(Records excerpted from a collection)
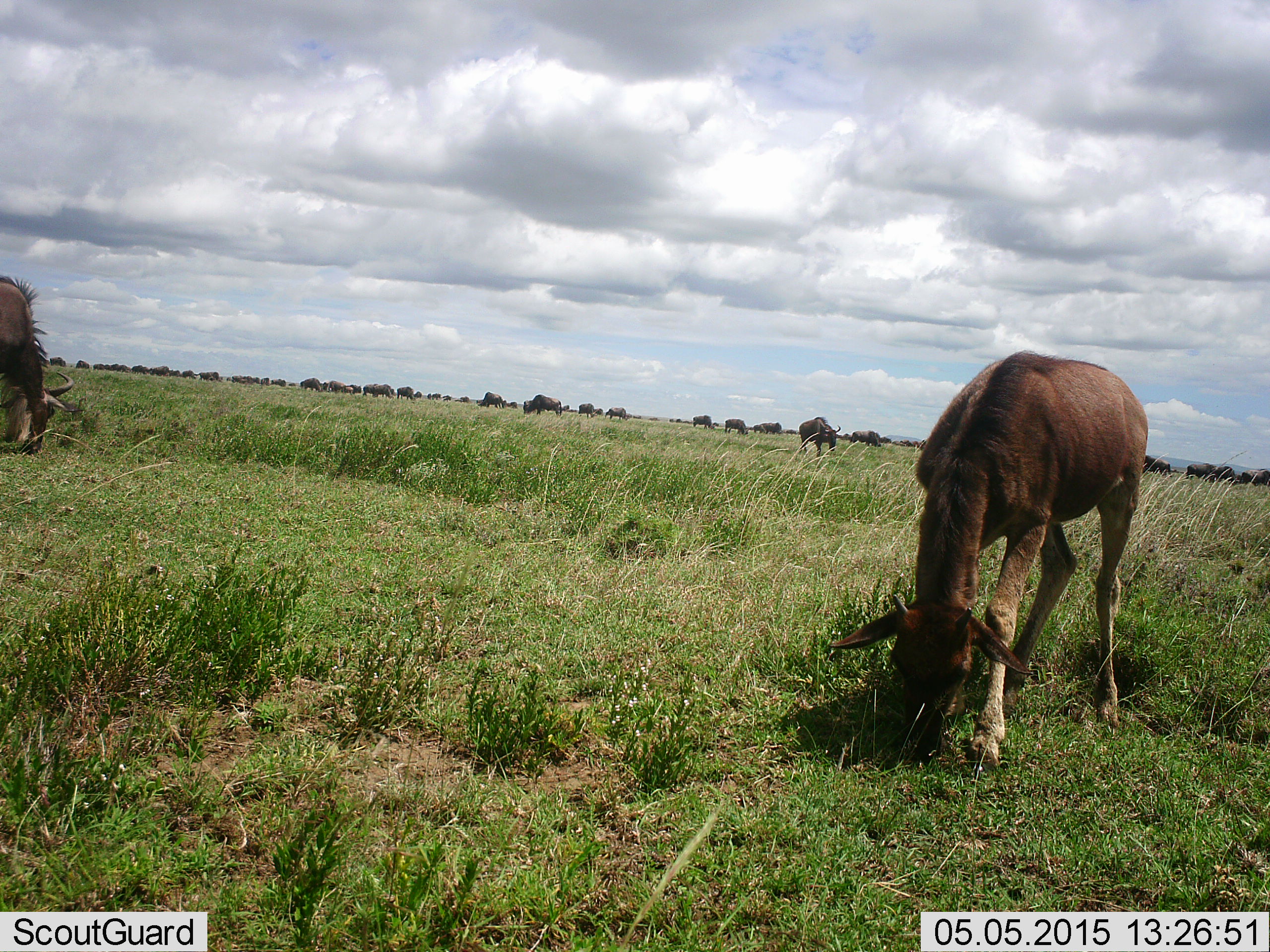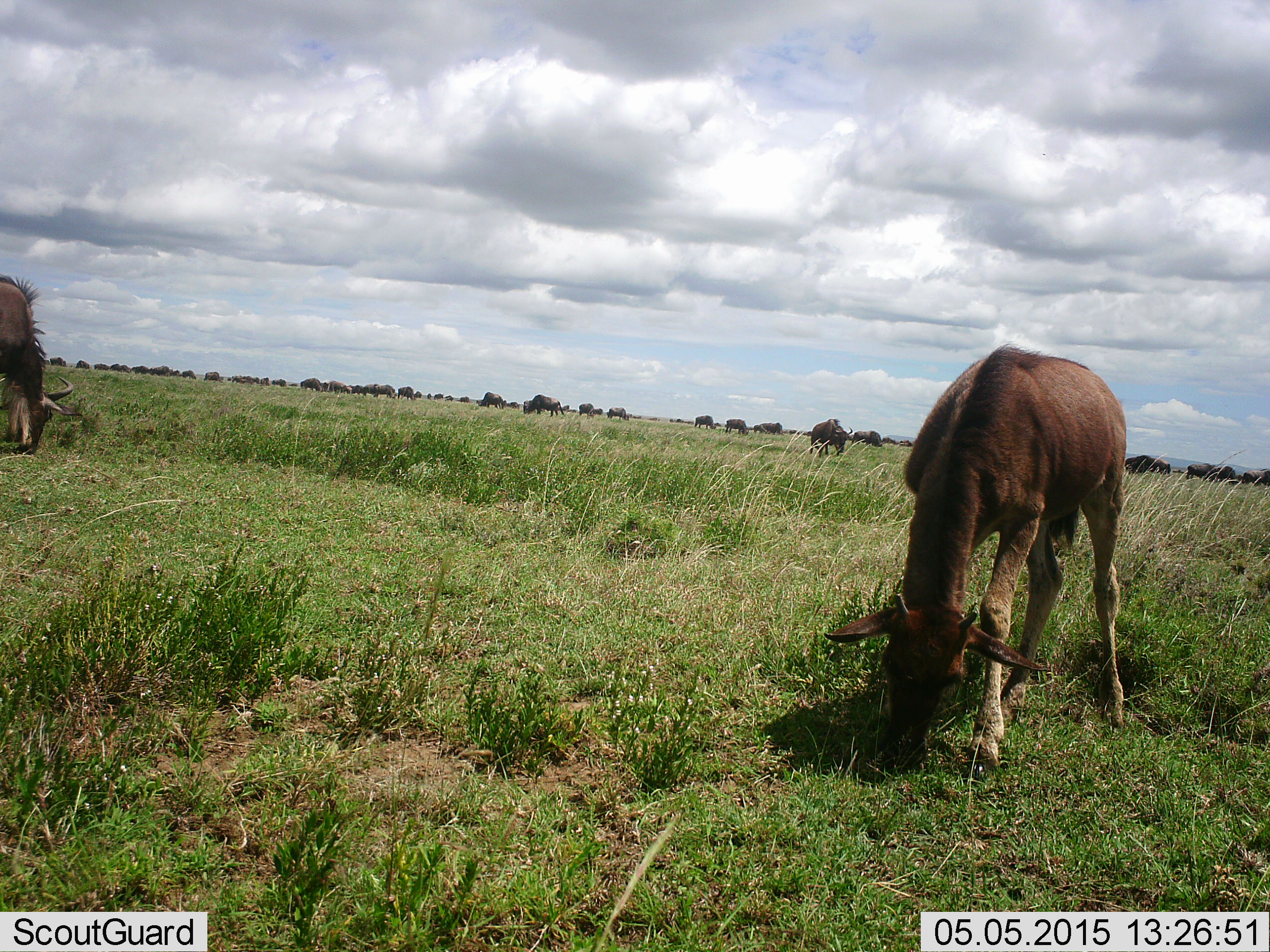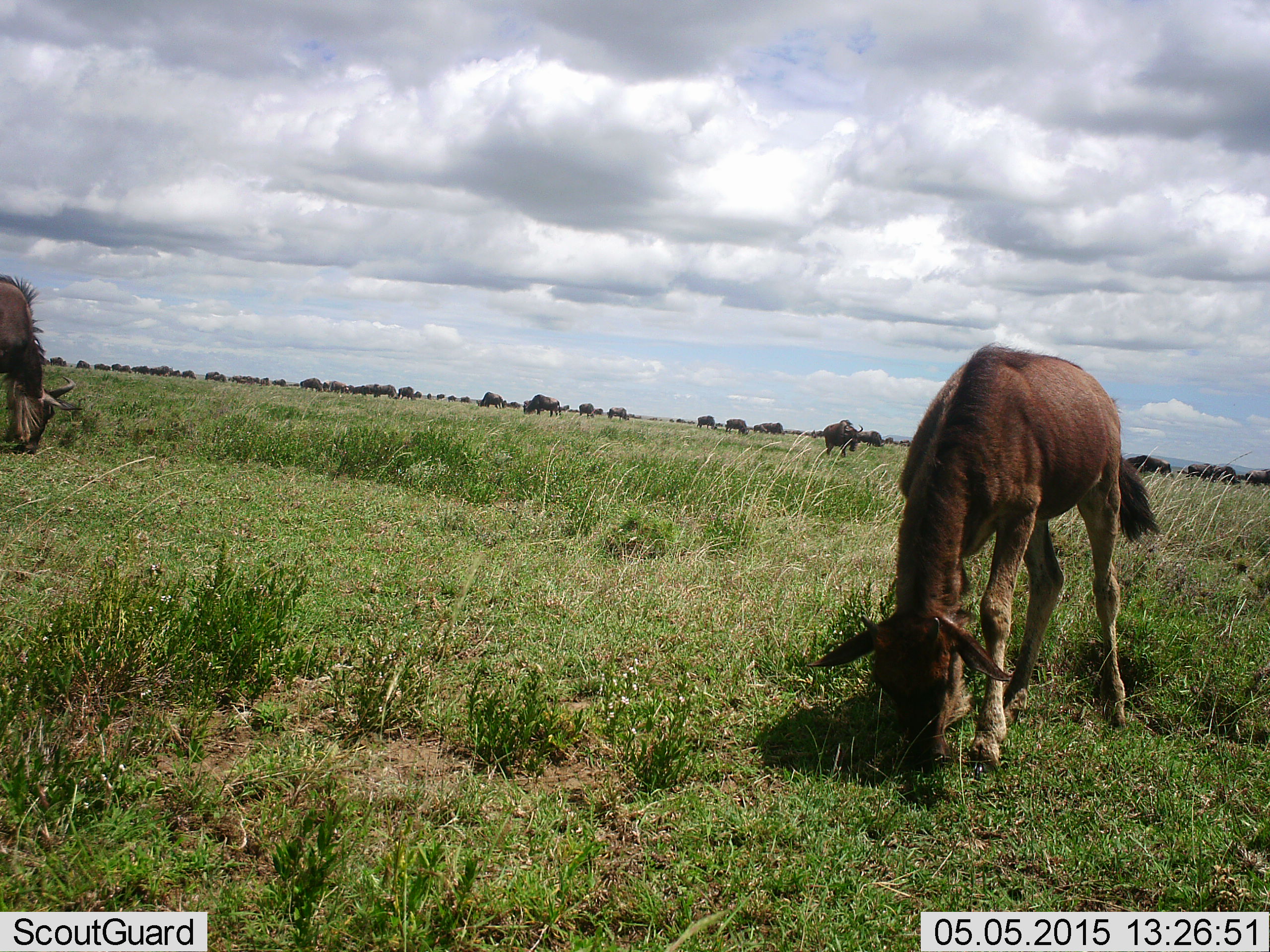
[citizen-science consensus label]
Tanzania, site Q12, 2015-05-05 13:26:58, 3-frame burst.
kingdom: Animalia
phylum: Chordata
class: Mammalia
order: Artiodactyla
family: Bovidae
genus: Connochaetes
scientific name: Connochaetes taurinus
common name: blue wildebeest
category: wildebeest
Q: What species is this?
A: Wildebeest (blue wildebeest) (Connochaetes taurinus).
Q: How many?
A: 11-50.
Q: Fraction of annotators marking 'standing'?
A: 40%.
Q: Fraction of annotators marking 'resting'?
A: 0%.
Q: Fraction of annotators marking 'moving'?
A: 20%.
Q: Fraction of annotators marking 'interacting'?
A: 0%.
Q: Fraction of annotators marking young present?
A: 70%.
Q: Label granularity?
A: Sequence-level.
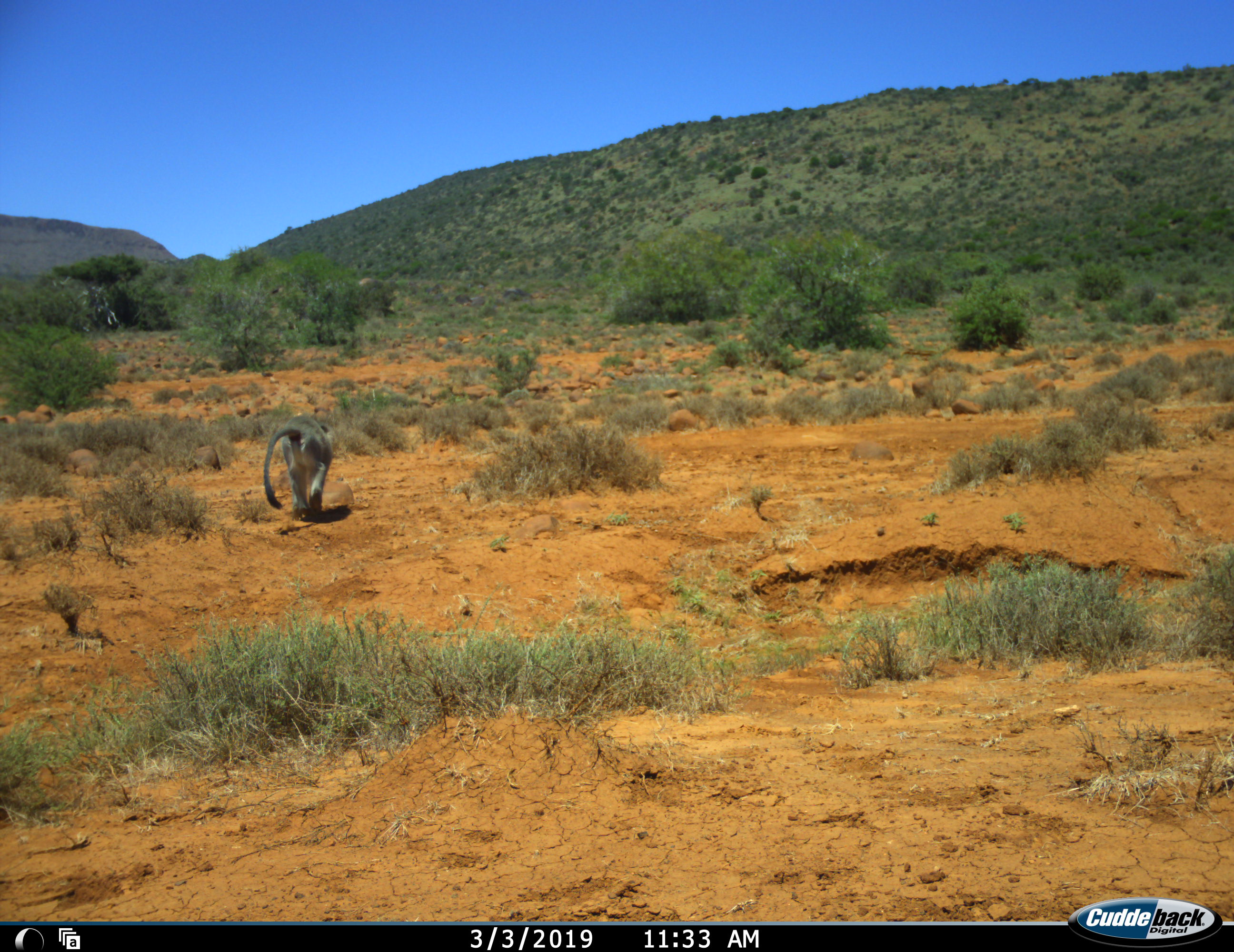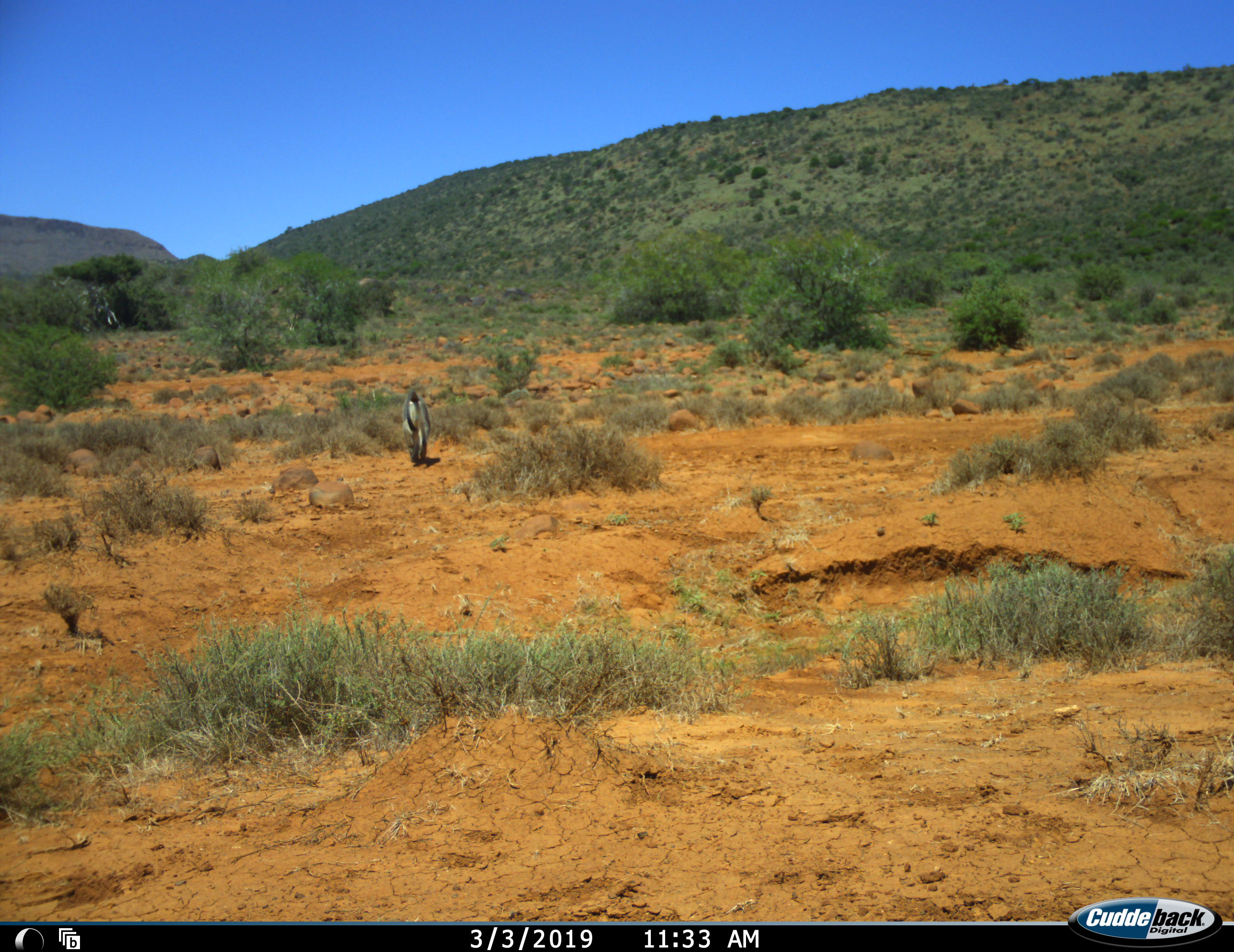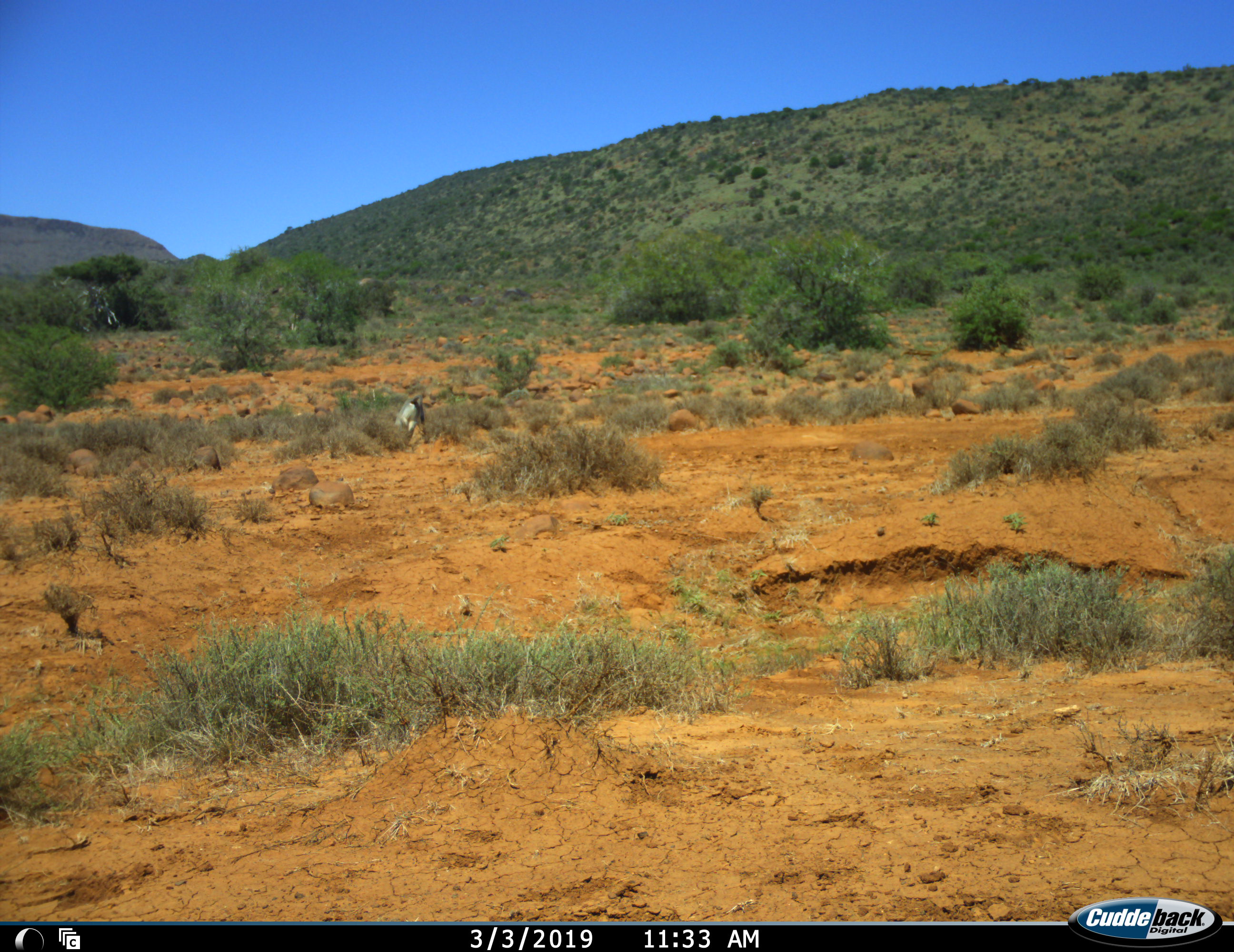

- **Exercise instructions**
Your output should be only the lines from the line with "Q: Fraction of annotators marking 'moving'?" through the end of the data, exactly as they stand, and no pictures.

- **Problem solution**
Q: Fraction of annotators marking 'moving'?
A: 20%.
Q: Fraction of annotators marking 'interacting'?
A: 0%.
Q: Fraction of annotators marking young present?
A: 70%.
Q: Label granularity?
A: Sequence-level.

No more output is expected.